Comment 2 Ganesh Sittampalam CLA 2004-08-19 12:37:03 EDT
Is the precise specification that the initialization of a final variable with a
constant expression should not be treated as a join point? If so, how is this
detected in bytecode which contains such an initialization?
Comment 3 Erik Hilsdale CLA 2004-08-19 12:43:08 EDT
We assume that fields with ConstantValueAttributes are constant.  Existing java
compilers are pretty good about NOT generating a PUTSTATIC for such fields. 
Check for yourself by decompiling

  class Test {
      public static int i = 3;
  }

Comment 4 Ganesh Sittampalam CLA 2004-08-19 12:57:24 EDT
That's true for static fields, but it doesn't seem to be for non-static fields,
and the new/FieldInitializerJoinPoints.java file in the ajc tests seems to
suggest that they should also not be treated as join points if they have a
constant initializer.
Comment 5 Erik Hilsdale CLA 2004-08-19 13:44:32 EDT
My initial take on this is that new/FieldInitializerJoinPoints.java 
may just be wrong.  The problem comes from this really cool bit
o' code:

public class Test {
    public final int x= 3;

    public static void main(String[] args) {
	Test t = new Test();
	t.foo();
    }
    void foo() {
	System.err.println(x);  // a constant reference
	System.err.println(this.x);  // NOT a constant reference
    }
}

the field x, in this case, is a weird thing in Java:  a field that,
when referred to by plain name, must be inlined, but must also have a
runtime value for when it is referred to by qualified name.

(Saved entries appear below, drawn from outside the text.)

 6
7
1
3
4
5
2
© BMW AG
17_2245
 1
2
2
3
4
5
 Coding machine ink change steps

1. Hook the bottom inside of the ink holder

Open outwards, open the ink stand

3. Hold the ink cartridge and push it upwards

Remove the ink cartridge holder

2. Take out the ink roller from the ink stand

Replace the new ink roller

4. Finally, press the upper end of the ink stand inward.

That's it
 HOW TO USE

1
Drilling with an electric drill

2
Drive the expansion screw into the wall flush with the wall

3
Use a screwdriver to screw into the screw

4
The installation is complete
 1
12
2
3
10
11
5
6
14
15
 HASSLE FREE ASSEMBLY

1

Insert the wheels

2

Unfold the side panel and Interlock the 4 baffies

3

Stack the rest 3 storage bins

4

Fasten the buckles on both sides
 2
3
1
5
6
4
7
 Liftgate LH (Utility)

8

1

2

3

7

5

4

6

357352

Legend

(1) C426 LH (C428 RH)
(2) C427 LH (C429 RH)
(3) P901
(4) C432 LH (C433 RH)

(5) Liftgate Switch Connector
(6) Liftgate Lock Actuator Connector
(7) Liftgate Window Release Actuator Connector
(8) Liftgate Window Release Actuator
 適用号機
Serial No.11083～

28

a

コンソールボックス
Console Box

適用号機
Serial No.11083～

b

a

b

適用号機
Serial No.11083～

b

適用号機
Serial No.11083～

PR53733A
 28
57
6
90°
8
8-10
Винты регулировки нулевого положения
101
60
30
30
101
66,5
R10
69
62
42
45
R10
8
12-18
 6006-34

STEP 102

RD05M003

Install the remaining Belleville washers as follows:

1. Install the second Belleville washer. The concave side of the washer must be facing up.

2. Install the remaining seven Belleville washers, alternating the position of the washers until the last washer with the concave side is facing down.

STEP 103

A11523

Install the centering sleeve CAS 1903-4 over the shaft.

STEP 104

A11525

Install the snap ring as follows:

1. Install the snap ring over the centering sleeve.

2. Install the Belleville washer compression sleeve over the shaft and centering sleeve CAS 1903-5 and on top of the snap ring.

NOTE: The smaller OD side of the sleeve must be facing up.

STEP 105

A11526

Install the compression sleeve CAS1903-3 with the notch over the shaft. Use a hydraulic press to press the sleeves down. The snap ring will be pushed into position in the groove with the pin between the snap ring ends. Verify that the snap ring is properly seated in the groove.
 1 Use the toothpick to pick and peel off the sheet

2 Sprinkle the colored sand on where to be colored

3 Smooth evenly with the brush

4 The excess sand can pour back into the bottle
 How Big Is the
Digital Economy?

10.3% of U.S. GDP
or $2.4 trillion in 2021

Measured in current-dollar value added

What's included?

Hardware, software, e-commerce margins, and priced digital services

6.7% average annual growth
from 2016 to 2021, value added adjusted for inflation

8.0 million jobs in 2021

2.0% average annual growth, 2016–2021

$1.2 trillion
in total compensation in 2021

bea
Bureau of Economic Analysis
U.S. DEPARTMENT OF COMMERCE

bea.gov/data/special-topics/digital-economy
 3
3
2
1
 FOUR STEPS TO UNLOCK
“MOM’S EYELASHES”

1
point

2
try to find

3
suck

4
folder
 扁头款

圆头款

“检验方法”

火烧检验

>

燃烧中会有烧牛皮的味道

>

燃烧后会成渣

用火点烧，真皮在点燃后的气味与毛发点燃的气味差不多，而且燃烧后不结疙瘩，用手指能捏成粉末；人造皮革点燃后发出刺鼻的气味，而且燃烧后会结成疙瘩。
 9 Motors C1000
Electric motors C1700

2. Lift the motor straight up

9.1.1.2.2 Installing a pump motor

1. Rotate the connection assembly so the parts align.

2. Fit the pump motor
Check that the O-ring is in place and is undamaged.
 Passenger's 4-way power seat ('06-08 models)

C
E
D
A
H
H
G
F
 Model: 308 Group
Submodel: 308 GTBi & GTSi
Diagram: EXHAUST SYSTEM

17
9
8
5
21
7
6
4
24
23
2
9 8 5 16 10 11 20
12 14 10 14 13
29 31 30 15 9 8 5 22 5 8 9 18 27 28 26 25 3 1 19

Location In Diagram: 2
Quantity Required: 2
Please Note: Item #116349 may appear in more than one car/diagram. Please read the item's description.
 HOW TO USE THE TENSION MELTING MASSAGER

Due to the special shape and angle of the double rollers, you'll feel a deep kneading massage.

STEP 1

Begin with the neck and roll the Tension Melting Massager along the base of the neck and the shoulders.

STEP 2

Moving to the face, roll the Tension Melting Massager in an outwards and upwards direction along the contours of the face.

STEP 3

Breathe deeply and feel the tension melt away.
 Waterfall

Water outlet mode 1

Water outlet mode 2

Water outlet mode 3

For some reason we decided that this was a "constant field" and should
have no set join point.  I'm starting to believe that this should
have a set join point.  The semantics appendix currently (under the
"join points" section) only defines constant fields as static final
fields whose initializer is a constant string object or primitive value,
and I _think_ we should probably migrate the compiler to this behavior
as well.

(Not that we're sure any of this has to do with the actual bug we're
dealing with... Hmm.  Maybe we should create a new bug report crying foul at
new/FieldInitializerJoinPoints.java and move some of the discussion
over there)
Comment 6 Ganesh Sittampalam CLA 2004-08-20 05:40:18 EDT
Discussion about instance field join points moved to bug 72335.